En el aeropuerto, el presidente de México se topó con un grupo de reporteros, como ocurre siempre que cruza por la terminal, dado que insiste en transportarse en aviones comerciales, donde no hay garantía de seguridad, pero tampoco de la discreción necesaria en momentos críticos ni los medios adecuados para comunicar decisiones que pueden ser, dado el cargo que ostenta el señor, de vida o muerte. Los reporteros, informados a plenitud del tamaño de la crisis, preguntaron al presidente de México los detalles. Había muchas dudas y habría muchas más. El presidente de México, que en cualquier otra circunstancia no puede dejar de hablar y comentar sobre todo lo que ocurre en el país, rechazó responder las dudas puntuales de los periodistas. El gabinete de seguridad informaría pronto, dijo, como si el secretario de Seguridad Pública fuera el presidente de México. Acto seguido abordó su avión.

Durante la hora de vuelo que duró el traslado de la ciudad de México a Oaxaca, el presidente de México estuvo fuera del alcance del pueblo que gobierna. Como George W. Bush el once de septiembre, se refugió en las nubes. Cuando aterrizó en la ciudad de Oaxaca, el presidente de México volvió a enfrentar a los reporteros, que ahora tenían todavía más dudas sobre una situación que se complicaba cada vez más. “Mañana, mañana, mañana hablamos”, respondió el presidente de México. Cuando un reportero le preguntó si cancelaría su gira por Oaxaca por los hechos de Culiacán, el presidente de México siguió caminando sin siquiera voltear a ver al periodista. En algún momento cercano a la llegada del presidente a Oaxaca, el gobierno de México, encabezado por el señor que acababa de aterrizar, decidió liberar a uno de los principales líderes del crimen organizado, buscado afanosamente por la justicia mexicana y estadounidense. Lo hizo con el aval directo del presidente de México.

A la mañana siguiente, el presidente de México comenzó su conferencia de prensa. Él, que gusta de hablar de prácticamente cualquier cosa que suceda en el país, incluido el destino de los restos del cantante José José, al principio rechazó referirse a la violencia en Culiacán y a la liberación del criminal en cuestión. Después recapacitó. Defendió la decisión de claudicar frente al crimen. Lo hizo tratando de vender una operación mal planeada y mal ejecutada (de la que, uno supone, él estaba enterado a detalle antes de que ocurriera) que concluyó con la liberación de uno (quizá dos) de los criminales más buscados del mundo como la decisión de un estadista magnánimo. Cuando un periodista le hizo preguntas incómodas, el presidente de México arremetió contra el medio de comunicación para el que trabaja el periodista. Ahí sí no tuvo empacho en sacar el pecho, en arremeter con sarcasmo y dureza.

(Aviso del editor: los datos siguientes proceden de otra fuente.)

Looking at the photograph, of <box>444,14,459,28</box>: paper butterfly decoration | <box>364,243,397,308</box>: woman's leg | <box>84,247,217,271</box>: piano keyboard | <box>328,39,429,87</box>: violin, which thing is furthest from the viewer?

En las horas siguientes, mientras en la ciudad de Culiacán lloraban familias civiles y militares y las calles estaban todavía teñidas de sangre, el presidente de México mantuvo su agenda de trabajo en el estado de Oaxaca, sin soltar el bastón de mando oaxaqueño. Conversó animado con el gobernador Alejandro Murat, quien lo había llamado “uno de los mayores aliados de Oaxaca”. En Tlaxiaco, se hizo un video mientras caminaba entre una banda musical de niños (ese día decidió que, con los niños, sí). “¡Obrador, Obrador: para los niños es mejor!”, entonaban al unísono los alumnos oaxaqueños, que están, por cierto, a merced de los mismos maestros incapaces que el presidente de México decidió empoderar sin bridas hace unas semanas. “¡Es un honor estar con Obrador! ¡Me canso ganso!”, concluyeron los niños. El presidente de México los miró, satisfecho, alzó los brazos en señal de victoria y les aplaudió.

Un día en la vida del presidente de México.